As evidence of the need, when the program officially opened two weeks ago with 300 slots, Goodfriend said, it received 800 applications, though it had no publicity -- most heard about it by word of mouth.

Goodfriend is working closely with the Army Reserve. "ACP is not a 'jobs' program for men and women leaving the military," said Lt. Gen. Jack Stultz, chief of the Reserve, in an e-mail statement. The program, he said, "aims to strengthen the relationship between employers of America's leading corporations and those who have served our country, often at great sacrifice."

The Army Reserve has partnerships with companies for training, under an employer outreach project involving, for example, medical technicians, truckers and police officers. But American Corporate Partners is the first program aimed specifically at mentoring.

Goodfriend said he launched the project because he recognized the importance of mentoring in his own Wall Street success. He is also a mentor to at-risk children from poor neighborhoods in New York. "Mentoring can make a vast, vast difference," he said.


He would not disclose how much of his money he used for startup costs but said it was not much. "The amount of money I've spent so far, you could spend," he said.

Mostly, he said, he relies on friends and colleagues for favors -- free office space at Emigrant Savings Bank in New York, Web site design by a relative, a prominent law firm doing all the legal work without fee. "What I've done right now, anyone can do," Goodfriend said.

He hopes to expand beyond the six companies currently involved but said, "I've been turned down by many more companies than have signed up."

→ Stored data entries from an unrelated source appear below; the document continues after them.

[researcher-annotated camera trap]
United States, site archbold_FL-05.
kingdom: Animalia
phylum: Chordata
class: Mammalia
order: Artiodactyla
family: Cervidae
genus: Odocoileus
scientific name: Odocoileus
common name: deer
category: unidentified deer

He goes through the program's advisory board members to make contacts with corporate chief executives he doesn't know. And he said he is not looking for money or contributions, since his organization is not a charity but a partnership among corporations that he hopes will continue after he is gone.

And what drives him? "It's a lot more meaningful than being a banker," he said. "I'm probably too old to enlist, so this is my way of making a contribution."

He added, "If you said 10 years ago I'd be doing this, I would have been astonished."